Nel generale silenzio dei media occidentali, nella Repubblica Democratica del Congo infuria da diverse settimane il secondo più grande focolaio di Ebola della storia, con centinaia di decessi.
Da quando, alla fine dell’estate, i primi pazienti sono stati diagnosticati nella provincia del Nord Kivu, esperti dell’Organizzazione Mondiale della Sanità e di altri gruppi che si occupano di salute pubblica hanno lavorato per contenere la diffusione del virus e, data l’emergenza, hanno fatto ricorso a diversi vaccini sperimentali, autorizzati per la somministrazione umana ancor prima dell’approvazione delle agenzie regolatorie, secondo un protocollo per uso compassionevole.
Una delle difficoltà nell’impedire la diffusione dei focolai del virus è la mancanza di test diagnostici rapidi e accurati. Attualmente occorre prelevare il sangue dai sospetti contagiati e inviare i campioni a un laboratorio per l’analisi: il processo richiede diversi giorni e durante questo intervallo di tempo le persone infette possono continuare a spostarsi all’interno della comunità anche quando dovrebbero essere messe in quarantena.
Come si può leggere su Science Translational Medicine, una svolta potenzialmente rivoluzionaria giunge da un team di ricerca internazionale che ha sviluppato un dispositivo portatile a batteria, in grado di rilevare la presenza di particelle di virus Ebola in un piccolo campione di sangue in meno di 30 minuti.

DATI REGISTRATI =

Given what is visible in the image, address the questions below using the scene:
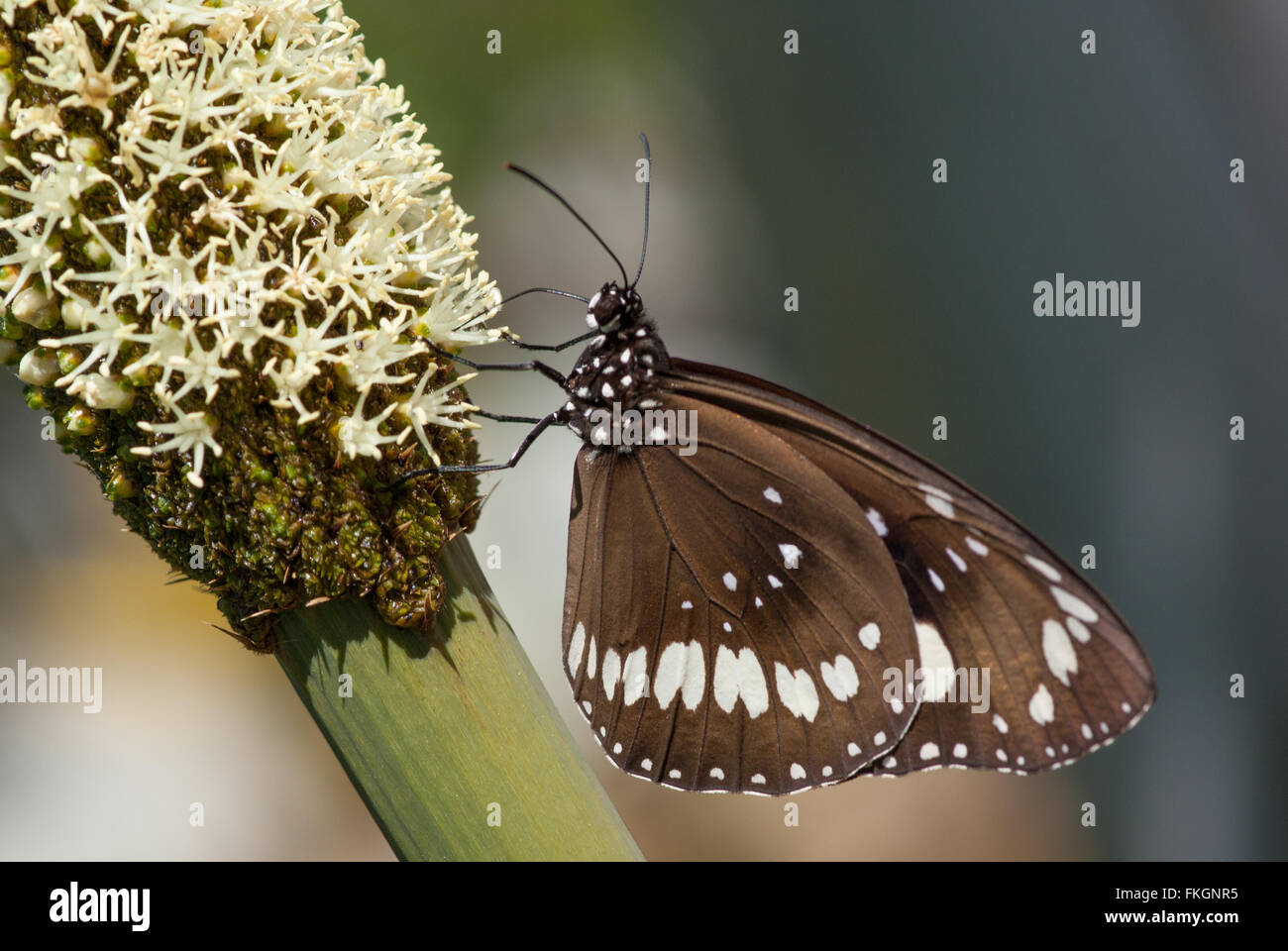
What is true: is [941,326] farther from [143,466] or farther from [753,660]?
[143,466]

ESERCIZIO = Riprendi il testo sul focolaio di Ebola nella Repubblica Democratica del Congo e scrivine il seguito, a partire dalla frase sul dispositivo portatile a batteria.

LA TUA RISPOSTA =
Nelle prime valutazioni, condotte sia su modello animale che umano, il dispositivo ha identificato correttamente il 90% dei casi di Ebola e ha fornito solo il 2,1% di falsi positivi.
I ricercatori sono rimasti sorpresi da un fatto imprevisto: anche se sviluppato per la diagnosi dell’Ebola, il test si è dimostrato in grado di indentificare la malaria, con il 100% di sensibilità e il 99,6% di specificità, e la febbre di Lassa.
Il test si avvale della spettroscopia Raman amplificata da superfici, comunemente chiamata Sers, una tecnica che sfrutta l’amplificazione della diffusione Raman da parte di molecole assorbite su una superficie irregolare di metallo: le cellule normali, i virus e il parassita della malaria riflettono la luce in modi diversi e riconoscibili, che il dispositivo è in grado di intercettare. «Se i risultati saranno confermati – hanno scritto gli autori – la tecnica potrà essere utile in caso di focolai di malattie infettive di tipo febbrile».